The cloud is still a nebulous term for some, but early adopters in the government have proven that cloud computing – whether for storage, platform-, software- or infrastructure-as-a-service – offers numerous improvements to the government’s traditional IT business model.
Speaking at a Jan. 21 Webcast on government cloud brokerage, Keith Trippie, executive director of the Enterprise System Development Office at the Department of Homeland Security, said cloud already brings a few tastes of Silicon Valley to Washington.
Cloud, coupled with FedRAMP, the government’s standardized approach to security, has further potential to improve agencies’ speed to market and innovation capabilities while reducing up-front capital costs all across government, Trippie said.
He speaks from experience. DHS has nine private cloud computing environments and three public clouds. All its 112,000 employees use the cloud for email, and private clouds are used by 30,000 employees for collaboration and other purposes.
“We’ve got into the cloud space and cut our teeth on it, now we’re ready for the next thing,” Trippie said.
Because cloud service providers must attain FedRAMP compliance – meeting a common set of security standards – Trippie said agencies have increased flexibility when things get cloudy.
“Imagine a world where there’s a buffet table, and if you want steak, you eat steak, if you want chicken, you eat chicken,” Trippie said, likening FedRAMP-complaint cloud service providers to a buffet of IT possibilities. FedRAMP’s web portal lists double-digit FedRAMP-compliant cloud service providers with more than a dozen in the pipeline, meaning the government’s cloud service provider buffet is about to get bigger.
Cloud computing’s flexibility might help the government tackle difficult business decisions in IT acquisition and budgeting by favoring agile approaches over massive waterfall projects that require boatloads of cash up-front.
“It helps our ability to move laterally,” Trippie added. “There’s a lot less capital out there to build things. Time-to-market, cost-to-market, what’s the return on investment? Those questions will be more quickly done in this new business model.”
In other words, if a cloud solution isn’t working like it should, an agency can “go from one provider to another” a lot faster than previously possible.

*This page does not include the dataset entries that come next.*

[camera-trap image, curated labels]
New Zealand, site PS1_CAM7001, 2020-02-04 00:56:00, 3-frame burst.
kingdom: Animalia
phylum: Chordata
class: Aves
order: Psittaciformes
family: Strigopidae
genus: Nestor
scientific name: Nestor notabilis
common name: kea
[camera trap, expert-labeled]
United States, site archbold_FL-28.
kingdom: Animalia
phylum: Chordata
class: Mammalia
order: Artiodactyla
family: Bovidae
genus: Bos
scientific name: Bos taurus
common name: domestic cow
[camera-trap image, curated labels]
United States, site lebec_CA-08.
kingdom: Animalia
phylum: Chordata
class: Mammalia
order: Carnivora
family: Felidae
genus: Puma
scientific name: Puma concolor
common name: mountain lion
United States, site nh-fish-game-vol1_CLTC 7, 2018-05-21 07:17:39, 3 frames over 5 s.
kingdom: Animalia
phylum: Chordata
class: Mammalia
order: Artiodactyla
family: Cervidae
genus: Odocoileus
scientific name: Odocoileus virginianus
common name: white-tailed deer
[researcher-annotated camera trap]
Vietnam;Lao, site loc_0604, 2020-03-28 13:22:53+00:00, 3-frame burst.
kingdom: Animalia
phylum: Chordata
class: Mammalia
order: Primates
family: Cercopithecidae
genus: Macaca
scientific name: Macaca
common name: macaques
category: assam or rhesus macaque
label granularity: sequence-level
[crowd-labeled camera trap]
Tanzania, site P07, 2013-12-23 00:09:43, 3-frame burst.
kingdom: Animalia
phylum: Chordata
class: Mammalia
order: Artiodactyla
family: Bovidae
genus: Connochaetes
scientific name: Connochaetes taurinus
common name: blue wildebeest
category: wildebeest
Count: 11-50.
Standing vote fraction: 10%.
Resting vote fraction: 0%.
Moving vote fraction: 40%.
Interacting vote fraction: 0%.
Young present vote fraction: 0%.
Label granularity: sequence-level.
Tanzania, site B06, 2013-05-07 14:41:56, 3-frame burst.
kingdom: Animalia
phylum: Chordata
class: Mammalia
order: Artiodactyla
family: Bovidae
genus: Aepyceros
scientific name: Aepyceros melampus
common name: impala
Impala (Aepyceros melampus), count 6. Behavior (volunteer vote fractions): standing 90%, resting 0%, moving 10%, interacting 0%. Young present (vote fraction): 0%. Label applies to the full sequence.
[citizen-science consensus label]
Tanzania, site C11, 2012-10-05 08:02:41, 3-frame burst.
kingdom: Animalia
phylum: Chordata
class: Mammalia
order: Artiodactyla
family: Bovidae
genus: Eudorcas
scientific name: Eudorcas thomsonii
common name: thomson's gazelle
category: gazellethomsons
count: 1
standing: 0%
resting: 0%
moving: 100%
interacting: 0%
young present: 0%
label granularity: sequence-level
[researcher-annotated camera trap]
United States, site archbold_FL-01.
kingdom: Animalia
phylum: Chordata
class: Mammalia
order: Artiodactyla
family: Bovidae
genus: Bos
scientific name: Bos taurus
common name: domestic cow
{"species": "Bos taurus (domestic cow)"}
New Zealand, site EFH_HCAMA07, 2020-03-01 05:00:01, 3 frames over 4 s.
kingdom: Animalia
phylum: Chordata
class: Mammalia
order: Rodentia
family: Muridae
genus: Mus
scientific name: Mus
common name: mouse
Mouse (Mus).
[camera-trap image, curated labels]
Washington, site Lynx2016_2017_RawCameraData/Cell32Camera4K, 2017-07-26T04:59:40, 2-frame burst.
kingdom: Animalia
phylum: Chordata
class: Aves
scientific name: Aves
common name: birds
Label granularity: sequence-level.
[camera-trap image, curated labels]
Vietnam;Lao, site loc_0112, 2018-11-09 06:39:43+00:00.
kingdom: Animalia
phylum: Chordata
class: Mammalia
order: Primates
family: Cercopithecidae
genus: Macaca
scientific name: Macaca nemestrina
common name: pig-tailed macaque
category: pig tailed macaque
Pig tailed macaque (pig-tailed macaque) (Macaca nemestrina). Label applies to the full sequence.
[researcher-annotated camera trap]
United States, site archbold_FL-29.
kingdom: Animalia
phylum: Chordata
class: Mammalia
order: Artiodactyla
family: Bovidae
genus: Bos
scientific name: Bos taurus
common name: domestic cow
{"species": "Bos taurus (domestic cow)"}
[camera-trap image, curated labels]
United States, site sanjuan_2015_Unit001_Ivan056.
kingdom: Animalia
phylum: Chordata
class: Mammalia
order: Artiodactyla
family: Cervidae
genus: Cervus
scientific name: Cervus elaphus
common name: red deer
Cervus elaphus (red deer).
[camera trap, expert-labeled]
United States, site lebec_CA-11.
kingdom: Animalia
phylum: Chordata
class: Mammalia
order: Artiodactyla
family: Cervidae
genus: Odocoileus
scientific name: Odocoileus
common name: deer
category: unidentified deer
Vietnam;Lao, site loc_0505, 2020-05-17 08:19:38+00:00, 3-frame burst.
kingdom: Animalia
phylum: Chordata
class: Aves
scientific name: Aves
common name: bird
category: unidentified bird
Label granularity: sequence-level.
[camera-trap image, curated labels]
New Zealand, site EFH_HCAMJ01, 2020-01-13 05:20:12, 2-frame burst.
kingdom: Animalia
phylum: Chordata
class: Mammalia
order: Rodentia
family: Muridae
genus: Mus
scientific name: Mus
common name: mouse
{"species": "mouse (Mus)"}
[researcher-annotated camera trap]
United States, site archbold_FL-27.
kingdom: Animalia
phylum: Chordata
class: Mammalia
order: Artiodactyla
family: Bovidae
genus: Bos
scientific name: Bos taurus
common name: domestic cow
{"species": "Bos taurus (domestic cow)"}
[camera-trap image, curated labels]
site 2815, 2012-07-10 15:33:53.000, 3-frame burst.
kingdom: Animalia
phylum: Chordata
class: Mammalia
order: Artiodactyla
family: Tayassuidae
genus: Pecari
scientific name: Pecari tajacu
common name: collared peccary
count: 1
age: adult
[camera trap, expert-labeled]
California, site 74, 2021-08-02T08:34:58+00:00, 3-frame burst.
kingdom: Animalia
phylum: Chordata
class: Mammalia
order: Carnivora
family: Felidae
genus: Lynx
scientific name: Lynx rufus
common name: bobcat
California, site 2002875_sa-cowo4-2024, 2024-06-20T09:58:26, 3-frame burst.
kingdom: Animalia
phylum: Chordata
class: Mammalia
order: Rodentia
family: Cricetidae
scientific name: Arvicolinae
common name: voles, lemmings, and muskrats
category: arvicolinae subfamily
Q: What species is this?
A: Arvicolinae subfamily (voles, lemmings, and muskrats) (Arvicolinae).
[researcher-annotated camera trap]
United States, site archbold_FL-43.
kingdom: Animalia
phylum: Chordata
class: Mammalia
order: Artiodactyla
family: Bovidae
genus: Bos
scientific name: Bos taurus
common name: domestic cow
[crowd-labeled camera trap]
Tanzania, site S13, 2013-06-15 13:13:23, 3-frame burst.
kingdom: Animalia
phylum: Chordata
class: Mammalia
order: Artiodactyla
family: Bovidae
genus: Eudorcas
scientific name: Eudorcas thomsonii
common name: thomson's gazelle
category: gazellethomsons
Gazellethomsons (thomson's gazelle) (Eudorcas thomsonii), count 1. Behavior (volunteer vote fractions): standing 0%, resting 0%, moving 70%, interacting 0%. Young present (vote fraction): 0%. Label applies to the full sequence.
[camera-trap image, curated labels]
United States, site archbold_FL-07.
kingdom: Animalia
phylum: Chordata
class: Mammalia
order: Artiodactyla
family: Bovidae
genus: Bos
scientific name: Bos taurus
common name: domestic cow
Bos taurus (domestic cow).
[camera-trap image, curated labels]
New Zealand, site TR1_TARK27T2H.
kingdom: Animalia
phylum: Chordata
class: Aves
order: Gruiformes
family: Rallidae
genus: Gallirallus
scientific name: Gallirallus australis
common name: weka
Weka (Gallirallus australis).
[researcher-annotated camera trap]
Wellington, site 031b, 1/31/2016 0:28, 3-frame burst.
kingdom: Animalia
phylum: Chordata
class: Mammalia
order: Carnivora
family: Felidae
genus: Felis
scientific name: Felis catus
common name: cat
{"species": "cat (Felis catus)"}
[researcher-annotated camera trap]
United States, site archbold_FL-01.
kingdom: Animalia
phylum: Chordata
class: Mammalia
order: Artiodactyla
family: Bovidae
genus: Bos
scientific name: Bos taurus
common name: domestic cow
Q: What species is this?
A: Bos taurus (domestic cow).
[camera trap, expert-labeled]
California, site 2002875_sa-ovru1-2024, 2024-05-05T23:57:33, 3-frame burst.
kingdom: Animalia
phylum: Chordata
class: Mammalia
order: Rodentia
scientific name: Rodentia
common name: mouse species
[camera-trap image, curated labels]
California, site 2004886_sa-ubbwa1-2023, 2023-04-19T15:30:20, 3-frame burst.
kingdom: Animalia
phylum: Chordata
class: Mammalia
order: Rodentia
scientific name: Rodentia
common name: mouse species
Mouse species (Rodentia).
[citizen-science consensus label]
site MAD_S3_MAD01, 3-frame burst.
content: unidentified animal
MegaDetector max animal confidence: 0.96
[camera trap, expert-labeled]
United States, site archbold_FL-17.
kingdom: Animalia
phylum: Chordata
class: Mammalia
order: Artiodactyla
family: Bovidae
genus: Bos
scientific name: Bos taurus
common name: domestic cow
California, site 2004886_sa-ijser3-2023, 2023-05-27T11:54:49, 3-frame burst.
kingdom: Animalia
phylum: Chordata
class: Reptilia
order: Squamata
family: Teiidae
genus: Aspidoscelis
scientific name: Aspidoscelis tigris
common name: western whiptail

The cloud can also prove beneficial for agencies looking to stand up an IT solution in short order, and storage is just scratching the surface, said Maria Roat, FedRAMP director at the General Services Administration.
Roat highlighted emergency response as a key use case that favors cloud computing. When disasters like Hurricane Sandy strike, tens of thousands of emergency responders from FEMA and other agencies spring to action. Cloud offers fast scalability to accommodate such cases.
“You can quickly build an environment up and back down again,” Roat said.
GSA and others are also using cloud to “drive applications,” taking more advantage of virtual environments than ever before.
“A lot of capabilities are out there in the cloud,” Roat said. “Agencies need to think through how best to use that.”